Huile sur toile, signée et datée « 1850 » en bas et à gauche, 30x23cm

Auguste Goy est un élève d’Ingres à partir de 1834, mais faute de ressources, il ne peut suivre celui-ci à Rome alors qu’il le lui propose. Portraitiste à Paris puis paysagiste, il illustre un livre sur la Creuse et séjourne ensuite en Angleterre jusqu’en 1845. En 1847, Auguste Goy se fixe à Quimper où, à partir de 1861, il est professeur de dessin au collège de la ville. La bourgeoisie locale lui commande des portraits. Goy vit très isolé, ne fréquentant pas du tout les milieux artistiques parisiens.

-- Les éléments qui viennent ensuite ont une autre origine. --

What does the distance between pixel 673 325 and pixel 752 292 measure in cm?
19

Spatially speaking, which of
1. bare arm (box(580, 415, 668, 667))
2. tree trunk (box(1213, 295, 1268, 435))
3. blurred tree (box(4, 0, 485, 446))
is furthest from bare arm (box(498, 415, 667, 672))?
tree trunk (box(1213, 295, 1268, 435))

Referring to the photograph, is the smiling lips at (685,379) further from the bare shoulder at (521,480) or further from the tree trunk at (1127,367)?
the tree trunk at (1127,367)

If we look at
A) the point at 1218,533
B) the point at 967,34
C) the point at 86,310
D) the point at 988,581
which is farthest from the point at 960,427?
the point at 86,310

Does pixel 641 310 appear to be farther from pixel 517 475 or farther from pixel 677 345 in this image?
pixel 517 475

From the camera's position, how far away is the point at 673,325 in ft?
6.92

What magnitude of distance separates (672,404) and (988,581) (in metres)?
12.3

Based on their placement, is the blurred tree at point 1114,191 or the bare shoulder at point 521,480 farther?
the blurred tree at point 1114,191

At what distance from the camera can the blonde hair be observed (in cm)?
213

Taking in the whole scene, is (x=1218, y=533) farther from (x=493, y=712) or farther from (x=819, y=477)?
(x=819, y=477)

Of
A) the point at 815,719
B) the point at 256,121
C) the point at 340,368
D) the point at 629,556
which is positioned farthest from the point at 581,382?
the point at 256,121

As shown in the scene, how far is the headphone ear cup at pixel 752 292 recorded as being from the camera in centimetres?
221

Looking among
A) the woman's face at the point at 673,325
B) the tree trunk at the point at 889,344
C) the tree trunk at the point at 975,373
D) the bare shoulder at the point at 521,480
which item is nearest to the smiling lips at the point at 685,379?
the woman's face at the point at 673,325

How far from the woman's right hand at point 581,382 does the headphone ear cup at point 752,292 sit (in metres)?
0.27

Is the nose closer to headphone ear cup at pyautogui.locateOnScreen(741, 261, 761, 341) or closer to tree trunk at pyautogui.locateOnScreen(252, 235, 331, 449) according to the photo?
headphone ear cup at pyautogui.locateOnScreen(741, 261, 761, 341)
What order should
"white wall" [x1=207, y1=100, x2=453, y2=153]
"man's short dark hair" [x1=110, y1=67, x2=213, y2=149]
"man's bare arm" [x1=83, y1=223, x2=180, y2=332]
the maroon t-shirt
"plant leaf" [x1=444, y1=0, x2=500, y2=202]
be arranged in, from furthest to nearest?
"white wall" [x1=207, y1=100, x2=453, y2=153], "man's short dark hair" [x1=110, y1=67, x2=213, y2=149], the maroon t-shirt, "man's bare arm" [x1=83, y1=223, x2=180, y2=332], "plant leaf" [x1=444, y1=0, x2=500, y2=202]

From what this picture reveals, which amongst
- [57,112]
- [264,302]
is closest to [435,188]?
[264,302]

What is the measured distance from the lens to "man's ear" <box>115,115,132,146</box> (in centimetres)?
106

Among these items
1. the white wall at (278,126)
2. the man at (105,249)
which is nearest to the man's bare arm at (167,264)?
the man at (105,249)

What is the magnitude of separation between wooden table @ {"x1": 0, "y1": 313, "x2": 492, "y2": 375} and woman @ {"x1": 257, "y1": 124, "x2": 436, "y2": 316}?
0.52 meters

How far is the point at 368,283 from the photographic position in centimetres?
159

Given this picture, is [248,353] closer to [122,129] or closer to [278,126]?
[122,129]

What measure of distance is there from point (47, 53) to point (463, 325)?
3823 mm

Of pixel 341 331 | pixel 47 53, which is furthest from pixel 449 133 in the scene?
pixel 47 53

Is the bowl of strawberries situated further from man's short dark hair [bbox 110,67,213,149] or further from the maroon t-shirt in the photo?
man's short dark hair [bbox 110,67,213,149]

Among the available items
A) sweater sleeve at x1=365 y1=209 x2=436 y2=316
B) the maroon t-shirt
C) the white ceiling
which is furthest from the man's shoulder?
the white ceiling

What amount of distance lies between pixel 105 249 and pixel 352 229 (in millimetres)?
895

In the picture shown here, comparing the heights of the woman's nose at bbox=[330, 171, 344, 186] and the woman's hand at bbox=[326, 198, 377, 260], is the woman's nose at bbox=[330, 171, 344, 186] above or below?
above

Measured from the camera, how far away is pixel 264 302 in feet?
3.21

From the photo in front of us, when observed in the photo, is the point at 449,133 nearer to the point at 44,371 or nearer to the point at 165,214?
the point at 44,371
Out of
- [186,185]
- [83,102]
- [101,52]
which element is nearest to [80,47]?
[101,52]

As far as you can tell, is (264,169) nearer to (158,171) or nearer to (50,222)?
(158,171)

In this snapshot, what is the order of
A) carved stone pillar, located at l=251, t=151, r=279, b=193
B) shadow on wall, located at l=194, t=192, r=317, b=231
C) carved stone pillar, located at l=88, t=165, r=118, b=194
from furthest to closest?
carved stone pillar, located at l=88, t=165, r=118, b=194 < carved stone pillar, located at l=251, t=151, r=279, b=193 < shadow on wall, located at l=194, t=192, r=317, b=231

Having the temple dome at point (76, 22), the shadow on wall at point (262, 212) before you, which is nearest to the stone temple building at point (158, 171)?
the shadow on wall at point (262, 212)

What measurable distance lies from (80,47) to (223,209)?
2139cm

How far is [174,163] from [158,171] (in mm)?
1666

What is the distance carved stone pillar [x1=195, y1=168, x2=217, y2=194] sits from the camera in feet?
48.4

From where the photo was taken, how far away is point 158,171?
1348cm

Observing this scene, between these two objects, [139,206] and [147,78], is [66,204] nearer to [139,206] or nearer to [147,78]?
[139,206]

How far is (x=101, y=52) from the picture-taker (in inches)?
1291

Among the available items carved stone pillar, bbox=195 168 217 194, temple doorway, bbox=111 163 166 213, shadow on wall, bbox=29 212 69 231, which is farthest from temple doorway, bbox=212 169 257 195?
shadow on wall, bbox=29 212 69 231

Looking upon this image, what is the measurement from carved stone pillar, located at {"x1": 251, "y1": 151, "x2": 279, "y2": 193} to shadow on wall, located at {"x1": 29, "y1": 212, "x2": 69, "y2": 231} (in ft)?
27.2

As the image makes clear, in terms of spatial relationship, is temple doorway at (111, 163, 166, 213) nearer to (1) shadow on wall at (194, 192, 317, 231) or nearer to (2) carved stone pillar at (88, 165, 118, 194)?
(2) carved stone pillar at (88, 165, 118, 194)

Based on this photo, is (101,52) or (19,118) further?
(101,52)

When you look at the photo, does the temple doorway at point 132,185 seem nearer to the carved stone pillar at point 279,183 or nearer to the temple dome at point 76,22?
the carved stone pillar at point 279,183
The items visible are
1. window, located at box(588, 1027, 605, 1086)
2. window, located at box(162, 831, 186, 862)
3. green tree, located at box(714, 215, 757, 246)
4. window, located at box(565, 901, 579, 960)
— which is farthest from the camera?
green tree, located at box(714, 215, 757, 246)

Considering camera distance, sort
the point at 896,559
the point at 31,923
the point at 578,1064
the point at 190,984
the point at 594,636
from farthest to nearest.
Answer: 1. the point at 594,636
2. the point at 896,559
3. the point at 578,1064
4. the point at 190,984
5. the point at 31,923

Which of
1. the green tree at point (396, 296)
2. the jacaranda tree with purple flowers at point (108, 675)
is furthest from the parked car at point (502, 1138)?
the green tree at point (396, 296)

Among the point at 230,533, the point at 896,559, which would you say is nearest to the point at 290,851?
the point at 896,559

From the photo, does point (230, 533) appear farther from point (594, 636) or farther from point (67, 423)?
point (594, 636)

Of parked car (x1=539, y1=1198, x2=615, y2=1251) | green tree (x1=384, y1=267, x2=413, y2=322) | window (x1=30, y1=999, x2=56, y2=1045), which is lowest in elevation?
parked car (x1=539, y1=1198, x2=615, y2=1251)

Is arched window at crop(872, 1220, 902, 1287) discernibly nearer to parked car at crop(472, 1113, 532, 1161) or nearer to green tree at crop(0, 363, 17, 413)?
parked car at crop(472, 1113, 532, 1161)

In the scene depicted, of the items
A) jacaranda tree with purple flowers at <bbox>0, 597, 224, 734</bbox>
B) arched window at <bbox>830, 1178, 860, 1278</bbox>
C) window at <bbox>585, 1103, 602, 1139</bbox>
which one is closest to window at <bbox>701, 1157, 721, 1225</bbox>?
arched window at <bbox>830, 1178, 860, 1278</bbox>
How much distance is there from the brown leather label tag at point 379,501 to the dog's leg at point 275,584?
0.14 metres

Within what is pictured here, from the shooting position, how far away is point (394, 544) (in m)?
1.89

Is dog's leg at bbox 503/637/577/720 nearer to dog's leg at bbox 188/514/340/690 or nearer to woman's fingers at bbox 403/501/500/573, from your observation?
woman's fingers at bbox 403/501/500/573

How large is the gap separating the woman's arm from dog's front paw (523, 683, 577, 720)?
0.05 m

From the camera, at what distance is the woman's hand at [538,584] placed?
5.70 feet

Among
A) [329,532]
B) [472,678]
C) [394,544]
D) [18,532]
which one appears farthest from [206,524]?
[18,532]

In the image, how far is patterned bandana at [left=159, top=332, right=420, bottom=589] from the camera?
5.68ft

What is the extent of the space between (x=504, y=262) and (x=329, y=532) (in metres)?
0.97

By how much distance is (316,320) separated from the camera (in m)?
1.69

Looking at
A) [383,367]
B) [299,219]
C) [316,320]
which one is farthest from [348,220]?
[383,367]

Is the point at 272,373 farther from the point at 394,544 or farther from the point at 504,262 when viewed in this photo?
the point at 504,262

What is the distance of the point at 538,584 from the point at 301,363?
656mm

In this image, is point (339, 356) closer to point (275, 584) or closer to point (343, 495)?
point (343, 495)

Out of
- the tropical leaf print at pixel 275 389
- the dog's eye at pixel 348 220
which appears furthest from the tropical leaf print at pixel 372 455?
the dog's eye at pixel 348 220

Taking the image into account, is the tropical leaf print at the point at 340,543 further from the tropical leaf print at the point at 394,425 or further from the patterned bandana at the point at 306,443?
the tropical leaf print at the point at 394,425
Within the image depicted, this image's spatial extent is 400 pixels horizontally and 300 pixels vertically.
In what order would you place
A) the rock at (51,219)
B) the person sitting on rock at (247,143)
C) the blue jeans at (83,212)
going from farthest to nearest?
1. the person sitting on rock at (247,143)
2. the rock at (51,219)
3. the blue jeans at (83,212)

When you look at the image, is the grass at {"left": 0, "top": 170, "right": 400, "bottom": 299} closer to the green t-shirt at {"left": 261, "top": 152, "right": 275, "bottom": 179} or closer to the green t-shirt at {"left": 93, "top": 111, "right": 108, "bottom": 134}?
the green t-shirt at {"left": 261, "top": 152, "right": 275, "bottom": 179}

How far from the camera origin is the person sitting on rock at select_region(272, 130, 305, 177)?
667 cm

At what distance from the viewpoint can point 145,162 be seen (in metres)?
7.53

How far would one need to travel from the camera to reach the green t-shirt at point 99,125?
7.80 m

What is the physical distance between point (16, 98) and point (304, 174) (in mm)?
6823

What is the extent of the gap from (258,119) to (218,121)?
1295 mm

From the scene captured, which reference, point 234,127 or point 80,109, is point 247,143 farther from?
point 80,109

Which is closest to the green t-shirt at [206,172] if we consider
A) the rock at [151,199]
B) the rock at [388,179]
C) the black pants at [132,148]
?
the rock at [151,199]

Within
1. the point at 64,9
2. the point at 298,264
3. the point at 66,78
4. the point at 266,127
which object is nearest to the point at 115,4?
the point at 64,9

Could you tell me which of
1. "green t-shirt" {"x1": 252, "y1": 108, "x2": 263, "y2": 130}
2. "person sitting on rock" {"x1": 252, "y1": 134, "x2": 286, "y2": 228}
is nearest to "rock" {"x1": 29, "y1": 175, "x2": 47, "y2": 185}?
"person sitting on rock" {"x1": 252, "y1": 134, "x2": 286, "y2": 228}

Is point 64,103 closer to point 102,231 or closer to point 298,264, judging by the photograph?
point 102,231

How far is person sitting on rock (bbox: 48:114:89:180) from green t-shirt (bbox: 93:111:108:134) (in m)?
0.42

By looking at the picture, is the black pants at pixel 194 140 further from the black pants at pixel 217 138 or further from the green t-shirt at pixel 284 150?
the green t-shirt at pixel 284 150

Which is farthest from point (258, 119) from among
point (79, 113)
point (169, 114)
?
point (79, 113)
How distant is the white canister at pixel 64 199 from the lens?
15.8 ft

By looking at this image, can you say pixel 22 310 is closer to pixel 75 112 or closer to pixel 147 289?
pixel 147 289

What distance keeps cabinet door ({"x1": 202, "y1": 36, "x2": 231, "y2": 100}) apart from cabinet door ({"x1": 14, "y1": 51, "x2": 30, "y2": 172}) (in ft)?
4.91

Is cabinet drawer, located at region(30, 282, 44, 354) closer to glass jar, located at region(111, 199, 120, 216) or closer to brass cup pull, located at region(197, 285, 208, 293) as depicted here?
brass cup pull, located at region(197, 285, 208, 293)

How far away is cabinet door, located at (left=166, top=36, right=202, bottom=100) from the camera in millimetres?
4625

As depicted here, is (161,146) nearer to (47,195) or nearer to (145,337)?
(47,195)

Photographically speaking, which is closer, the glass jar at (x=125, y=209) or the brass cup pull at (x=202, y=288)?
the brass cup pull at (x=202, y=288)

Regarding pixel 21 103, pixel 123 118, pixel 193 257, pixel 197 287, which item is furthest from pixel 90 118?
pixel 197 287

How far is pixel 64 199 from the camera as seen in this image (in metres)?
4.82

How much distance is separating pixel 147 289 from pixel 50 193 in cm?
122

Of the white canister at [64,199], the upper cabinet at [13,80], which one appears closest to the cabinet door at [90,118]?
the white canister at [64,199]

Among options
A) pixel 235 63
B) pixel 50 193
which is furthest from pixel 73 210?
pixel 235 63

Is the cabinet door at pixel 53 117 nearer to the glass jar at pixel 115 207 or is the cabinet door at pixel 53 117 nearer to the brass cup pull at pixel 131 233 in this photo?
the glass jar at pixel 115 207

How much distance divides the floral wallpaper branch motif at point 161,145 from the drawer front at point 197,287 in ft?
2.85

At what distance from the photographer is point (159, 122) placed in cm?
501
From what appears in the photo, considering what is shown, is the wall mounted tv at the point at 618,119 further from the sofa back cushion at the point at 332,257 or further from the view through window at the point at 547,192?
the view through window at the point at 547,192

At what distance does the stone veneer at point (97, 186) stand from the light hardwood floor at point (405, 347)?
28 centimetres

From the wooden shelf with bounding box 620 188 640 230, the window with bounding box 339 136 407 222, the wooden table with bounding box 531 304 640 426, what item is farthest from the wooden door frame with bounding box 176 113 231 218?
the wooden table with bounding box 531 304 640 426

Il peint les paysages des environs de Quimper et ceux du Pays Bigouden, des scènes de genre, des intérieurs de café ou de maisons, des portraits de paysans en costume traditionnel, et traite des sujets historiques comme Le retour de Crimée. Le peintre transcrit la réalité qu’il observe, sans en accentuer le pittoresque. Auguste Goy appartient à cette nouvelle génération de peintres qui manifeste un intérêt pour le monde campagnard, pour son habitat, ses costumes, son travail ou sa vie quotidienne.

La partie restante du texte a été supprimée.